====== EXTRAIT FOURNI

Quand, oralement ou par écrit, nous invitons les gens qui mènent une vie mauvaise à se convertir, observe Origène[1], que nous les exhortons à changer de sentiments et à améliorer leur âme, alors Celse dénature notre attitude et prétend que nous enseignons que Dieu n’a été envoyé que pour les pécheurs[2]. Il demande : « Pourquoi n’a-t-il pas été envoyé à ceux qui sont exempts de péché ? Est-ce donc un mal que de n’avoir pas commis de péché ? » Voici notre réponse : si, par ceux qui sont « exempts de péché », Celse entend ceux qui ne pèchent plus, alors Jésus, notre Sauveur, a été envoyé pour eux aussi, mais non à titre de médecin. Si, au contraire, il fait allusion à ceux qui n’ont jamais péché — car ses expressions ne sont pas bien claires — nous déclarons qu’il est impossible qu’il y ait un homme qui n’ait jamais péché en ce sens-là, excepté Celui qui parut en la personne de Jésus et « ne commit jamais le péché[3] ».

Enfin, pour combattre « l’anthropocentrisme » chrétien[4], le rôle prépondérant attribué à l’homme dans l’ensemble de la création, Celse se livrait à de longues et paradoxales comparaisons entre l’homme et l’animal, opposant par exemple la cité organisée, policée, des abeilles à la tumultueuse cité humaine ; attribuant aux fourmis le langage et une sorte de piété filiale à l’endroit du « tombeau de leurs ancêtres », aux aigles et aux serpents une intuition thérapeutique qui leur permettrait de repérer à l’usage de leurs petits certains remèdes efficaces, aux oiseaux une sorte d’intimité avec Dieu, dont ils décèlent les volontés par les signes qu’ils fournissent à l’art divinatoire, aux éléphants un respect exceptionnel de la sainteté du serment et de la

  1. III, 62.

============

ACTION REQUISE 1:
Extrayez de l'extrait fourni le passage qui commence par « Enfin, pour combattre » et se poursuit jusqu'à « 1. III, 62. ».

====== DONNÉES EXTRAITES

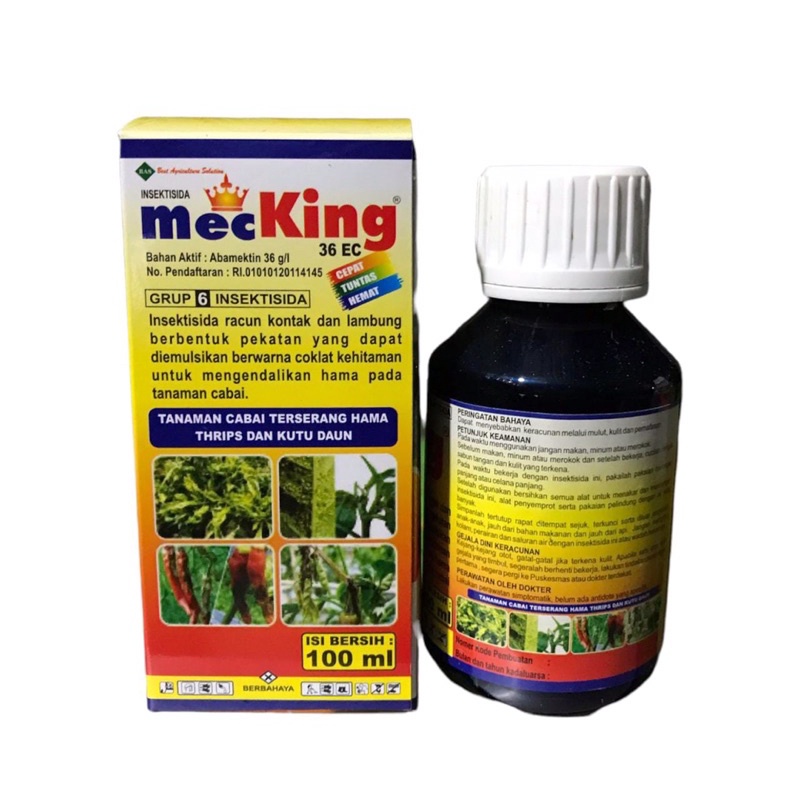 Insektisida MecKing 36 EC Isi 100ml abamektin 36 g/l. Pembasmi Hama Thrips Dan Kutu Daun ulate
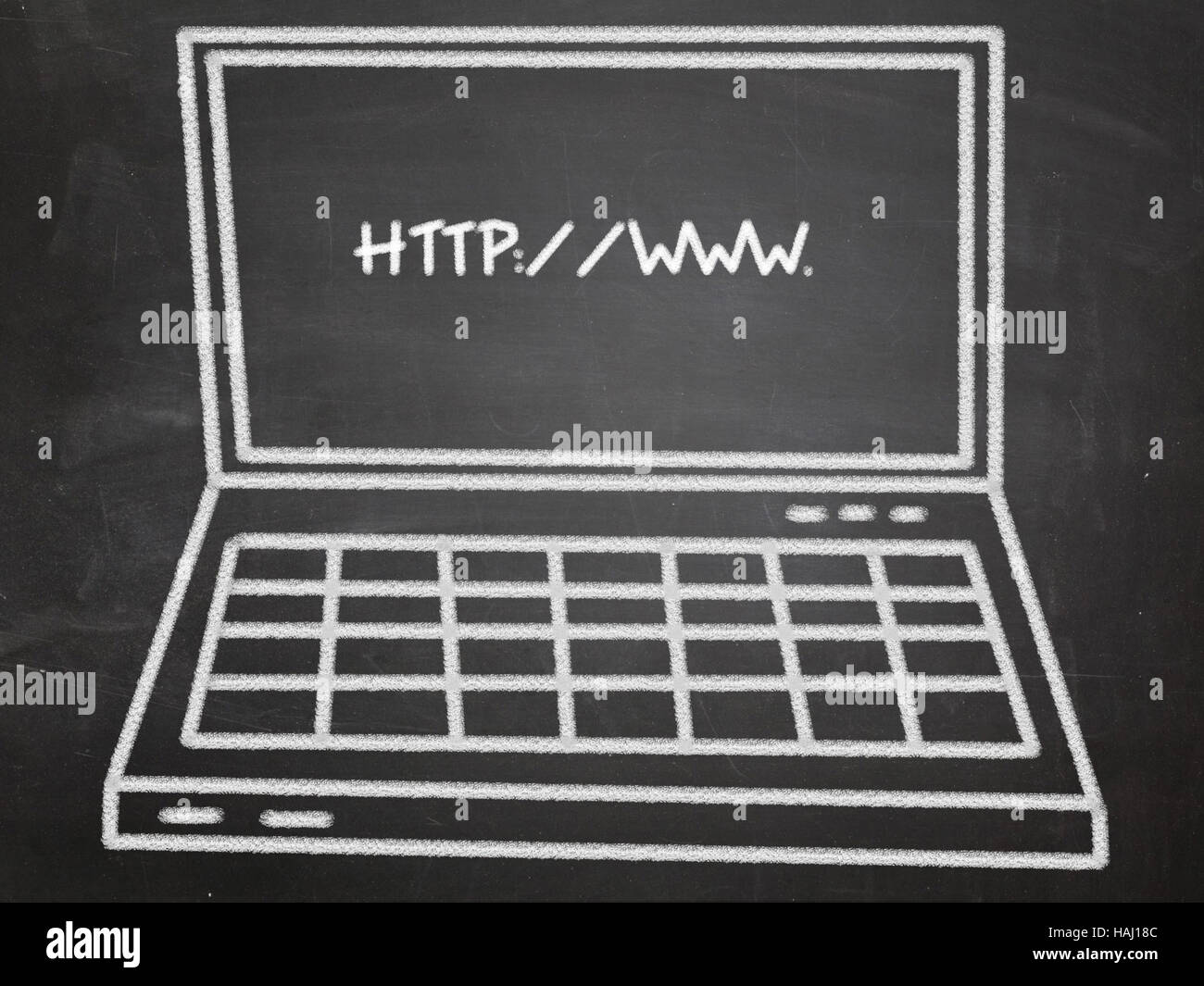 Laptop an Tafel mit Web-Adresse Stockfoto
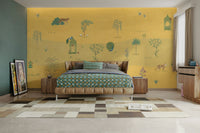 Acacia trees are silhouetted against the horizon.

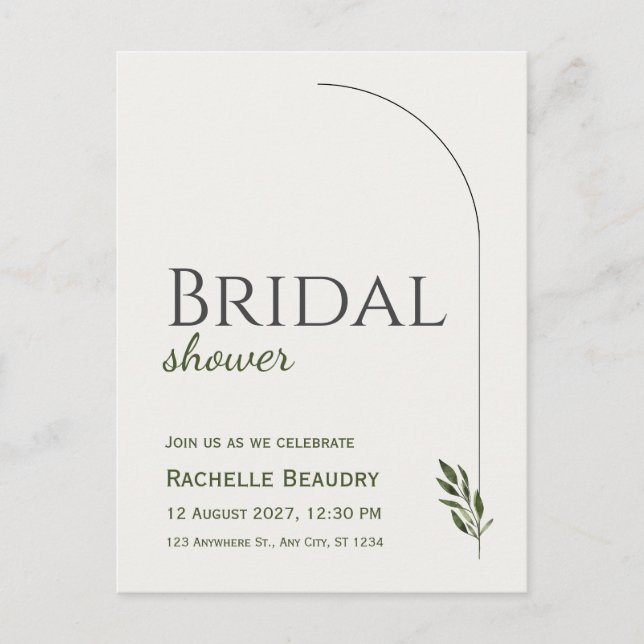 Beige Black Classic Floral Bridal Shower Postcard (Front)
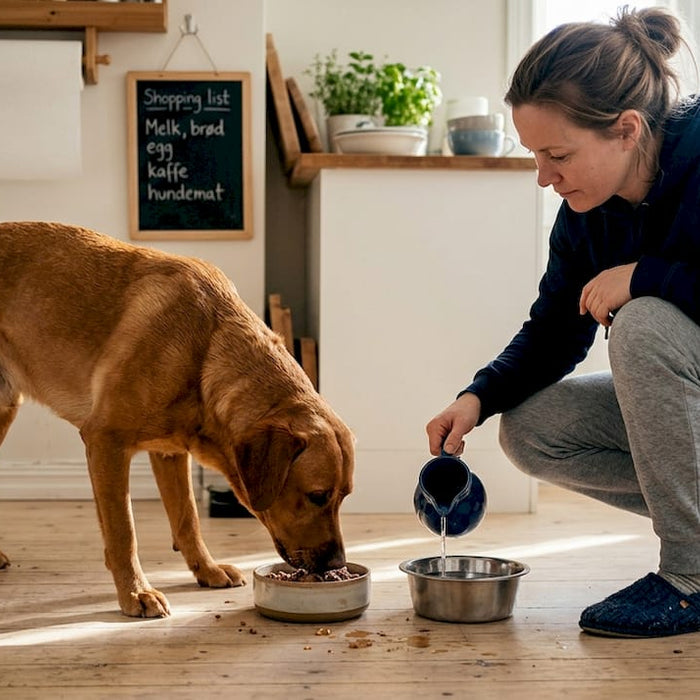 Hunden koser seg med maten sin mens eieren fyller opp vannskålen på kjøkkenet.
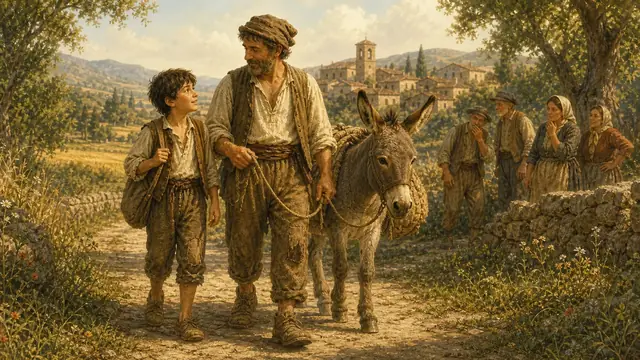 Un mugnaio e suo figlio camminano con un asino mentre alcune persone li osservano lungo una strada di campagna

============

ACTION REQUISE 2:
Recopiez à l'identique les lignes des données extraites, de celle qui contient « Beige Black Classic » jusqu'à la dernière de ces lignes, toutes deux comprises, en omettant les images.

SOLUTION PROPOSÉE 1:
Enfin, pour combattre « l’anthropocentrisme » chrétien[4], le rôle prépondérant attribué à l’homme dans l’ensemble de la création, Celse se livrait à de longues et paradoxales comparaisons entre l’homme et l’animal, opposant par exemple la cité organisée, policée, des abeilles à la tumultueuse cité humaine ; attribuant aux fourmis le langage et une sorte de piété filiale à l’endroit du « tombeau de leurs ancêtres », aux aigles et aux serpents une intuition thérapeutique qui leur permettrait de repérer à l’usage de leurs petits certains remèdes efficaces, aux oiseaux une sorte d’intimité avec Dieu, dont ils décèlent les volontés par les signes qu’ils fournissent à l’art divinatoire, aux éléphants un respect exceptionnel de la sainteté du serment et de la

  1. III, 62.

SOLUTION PROPOSÉE 2:
 Beige Black Classic Floral Bridal Shower Postcard (Front)
 Hunden koser seg med maten sin mens eieren fyller opp vannskålen på kjøkkenet.
 Un mugnaio e suo figlio camminano con un asino mentre alcune persone li osservano lungo una strada di campagna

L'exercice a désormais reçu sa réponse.